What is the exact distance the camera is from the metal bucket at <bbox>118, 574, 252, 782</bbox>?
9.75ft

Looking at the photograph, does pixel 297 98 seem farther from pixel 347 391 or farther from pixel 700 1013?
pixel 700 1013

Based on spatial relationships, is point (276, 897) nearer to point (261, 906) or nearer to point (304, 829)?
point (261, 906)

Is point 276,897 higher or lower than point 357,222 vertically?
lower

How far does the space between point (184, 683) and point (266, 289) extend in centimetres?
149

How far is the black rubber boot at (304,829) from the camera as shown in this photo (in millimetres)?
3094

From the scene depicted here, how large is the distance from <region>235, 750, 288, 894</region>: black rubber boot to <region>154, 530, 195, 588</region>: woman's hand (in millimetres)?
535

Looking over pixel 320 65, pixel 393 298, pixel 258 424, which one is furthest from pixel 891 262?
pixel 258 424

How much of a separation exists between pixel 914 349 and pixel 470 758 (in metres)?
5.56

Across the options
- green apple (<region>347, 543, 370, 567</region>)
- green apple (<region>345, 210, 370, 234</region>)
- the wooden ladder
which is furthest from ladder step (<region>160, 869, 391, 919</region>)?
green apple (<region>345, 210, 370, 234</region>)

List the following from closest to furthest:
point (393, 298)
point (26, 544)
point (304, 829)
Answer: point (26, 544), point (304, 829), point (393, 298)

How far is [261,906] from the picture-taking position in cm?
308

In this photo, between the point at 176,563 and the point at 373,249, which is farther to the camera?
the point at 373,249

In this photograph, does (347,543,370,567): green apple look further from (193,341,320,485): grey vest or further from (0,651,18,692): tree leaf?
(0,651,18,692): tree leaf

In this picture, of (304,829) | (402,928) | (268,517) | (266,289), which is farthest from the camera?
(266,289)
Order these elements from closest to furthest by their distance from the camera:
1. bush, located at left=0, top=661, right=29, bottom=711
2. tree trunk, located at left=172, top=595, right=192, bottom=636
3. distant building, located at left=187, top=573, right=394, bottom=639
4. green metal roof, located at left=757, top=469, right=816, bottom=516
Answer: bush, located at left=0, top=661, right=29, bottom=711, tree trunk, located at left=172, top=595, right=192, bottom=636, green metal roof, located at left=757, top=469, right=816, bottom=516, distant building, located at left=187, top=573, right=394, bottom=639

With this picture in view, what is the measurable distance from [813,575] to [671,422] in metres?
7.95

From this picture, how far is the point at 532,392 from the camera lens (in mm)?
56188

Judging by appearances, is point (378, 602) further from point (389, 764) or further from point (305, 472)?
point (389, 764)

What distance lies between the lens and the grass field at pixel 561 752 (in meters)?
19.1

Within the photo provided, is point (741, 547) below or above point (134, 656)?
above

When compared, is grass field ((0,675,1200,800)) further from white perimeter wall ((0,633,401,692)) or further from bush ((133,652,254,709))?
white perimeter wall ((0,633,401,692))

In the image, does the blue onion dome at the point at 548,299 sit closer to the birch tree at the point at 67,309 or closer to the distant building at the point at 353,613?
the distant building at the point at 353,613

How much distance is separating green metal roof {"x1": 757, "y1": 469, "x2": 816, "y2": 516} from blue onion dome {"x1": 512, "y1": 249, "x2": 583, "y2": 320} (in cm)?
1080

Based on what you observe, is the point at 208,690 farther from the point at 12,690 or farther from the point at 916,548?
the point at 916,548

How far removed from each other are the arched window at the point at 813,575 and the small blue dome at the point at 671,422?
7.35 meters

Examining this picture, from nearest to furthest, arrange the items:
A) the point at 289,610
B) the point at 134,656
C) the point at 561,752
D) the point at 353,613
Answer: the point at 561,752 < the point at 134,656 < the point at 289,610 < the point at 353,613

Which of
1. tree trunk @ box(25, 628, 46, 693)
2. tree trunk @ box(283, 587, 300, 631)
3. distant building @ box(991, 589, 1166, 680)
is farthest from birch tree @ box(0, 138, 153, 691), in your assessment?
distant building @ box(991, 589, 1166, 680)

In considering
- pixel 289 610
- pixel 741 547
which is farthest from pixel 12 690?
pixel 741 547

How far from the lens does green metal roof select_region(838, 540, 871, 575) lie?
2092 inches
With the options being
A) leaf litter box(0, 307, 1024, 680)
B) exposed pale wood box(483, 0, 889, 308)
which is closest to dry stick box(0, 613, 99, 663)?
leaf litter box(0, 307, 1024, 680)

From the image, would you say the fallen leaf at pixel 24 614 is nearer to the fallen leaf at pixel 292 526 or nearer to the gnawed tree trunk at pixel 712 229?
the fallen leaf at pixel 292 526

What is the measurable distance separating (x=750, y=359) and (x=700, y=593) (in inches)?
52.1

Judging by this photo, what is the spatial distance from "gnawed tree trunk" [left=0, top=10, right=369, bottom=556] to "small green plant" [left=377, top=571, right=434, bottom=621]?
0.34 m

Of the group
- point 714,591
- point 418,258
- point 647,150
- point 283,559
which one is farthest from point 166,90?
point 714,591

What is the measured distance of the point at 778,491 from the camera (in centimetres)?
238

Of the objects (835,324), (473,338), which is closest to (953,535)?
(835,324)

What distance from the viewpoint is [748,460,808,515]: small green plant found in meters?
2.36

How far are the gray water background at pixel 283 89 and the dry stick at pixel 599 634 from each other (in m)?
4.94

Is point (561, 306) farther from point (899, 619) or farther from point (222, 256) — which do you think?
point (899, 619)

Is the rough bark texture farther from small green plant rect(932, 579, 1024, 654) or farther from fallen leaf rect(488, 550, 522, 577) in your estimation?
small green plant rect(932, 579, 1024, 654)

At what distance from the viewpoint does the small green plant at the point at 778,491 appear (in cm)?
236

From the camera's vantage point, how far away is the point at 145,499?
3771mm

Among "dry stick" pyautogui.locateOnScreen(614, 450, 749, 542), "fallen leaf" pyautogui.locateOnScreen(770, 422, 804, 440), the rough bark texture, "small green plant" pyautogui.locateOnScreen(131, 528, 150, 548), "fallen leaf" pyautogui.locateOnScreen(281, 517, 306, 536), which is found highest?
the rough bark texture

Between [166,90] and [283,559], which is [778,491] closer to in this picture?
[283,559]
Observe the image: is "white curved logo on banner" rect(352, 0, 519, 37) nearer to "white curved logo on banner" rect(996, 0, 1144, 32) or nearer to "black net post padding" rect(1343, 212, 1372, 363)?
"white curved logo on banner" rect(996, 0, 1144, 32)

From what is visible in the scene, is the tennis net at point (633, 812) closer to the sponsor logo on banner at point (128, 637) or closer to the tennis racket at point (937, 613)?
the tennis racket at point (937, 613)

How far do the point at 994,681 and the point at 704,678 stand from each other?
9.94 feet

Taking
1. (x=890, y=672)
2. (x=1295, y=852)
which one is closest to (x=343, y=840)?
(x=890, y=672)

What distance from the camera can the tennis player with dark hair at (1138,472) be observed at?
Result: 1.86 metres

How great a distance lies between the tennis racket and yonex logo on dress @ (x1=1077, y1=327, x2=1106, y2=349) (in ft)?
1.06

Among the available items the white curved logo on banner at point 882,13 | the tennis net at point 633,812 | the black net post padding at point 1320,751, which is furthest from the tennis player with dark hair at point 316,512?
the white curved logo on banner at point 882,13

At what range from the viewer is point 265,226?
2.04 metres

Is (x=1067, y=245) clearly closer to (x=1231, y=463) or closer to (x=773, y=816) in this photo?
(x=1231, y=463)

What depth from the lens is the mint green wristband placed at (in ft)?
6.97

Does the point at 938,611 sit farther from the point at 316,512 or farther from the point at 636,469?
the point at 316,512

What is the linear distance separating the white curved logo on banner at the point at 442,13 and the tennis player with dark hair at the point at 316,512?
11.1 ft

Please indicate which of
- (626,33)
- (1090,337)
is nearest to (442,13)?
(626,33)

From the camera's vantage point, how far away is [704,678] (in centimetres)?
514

________________________________________

**WHAT IS REQUIRED**
Copy out the rows from the line with "Is point 276,897" up to and including the line with "Answer: point (26, 544), point", matching them character for character.

**CORRECT RESPONSE**
Is point 276,897 higher or lower than point 357,222 vertically?
lower

How far does the space between point (184, 683) and point (266, 289) extend in centimetres?
149

How far is the black rubber boot at (304,829) from the camera as shown in this photo (in millimetres)?
3094

From the scene depicted here, how large is the distance from <region>235, 750, 288, 894</region>: black rubber boot to <region>154, 530, 195, 588</region>: woman's hand (in millimetres)?
535

Looking over pixel 320 65, pixel 393 298, pixel 258 424, which one is furthest from pixel 891 262?
pixel 258 424

How much of a separation exists between pixel 914 349 and pixel 470 758 (in metres)?
5.56

Across the options
- green apple (<region>347, 543, 370, 567</region>)
- green apple (<region>345, 210, 370, 234</region>)
- the wooden ladder
which is furthest from ladder step (<region>160, 869, 391, 919</region>)?
green apple (<region>345, 210, 370, 234</region>)

List the following from closest to furthest:
point (393, 298)
point (26, 544)
point (304, 829)
Answer: point (26, 544), point (304, 829), point (393, 298)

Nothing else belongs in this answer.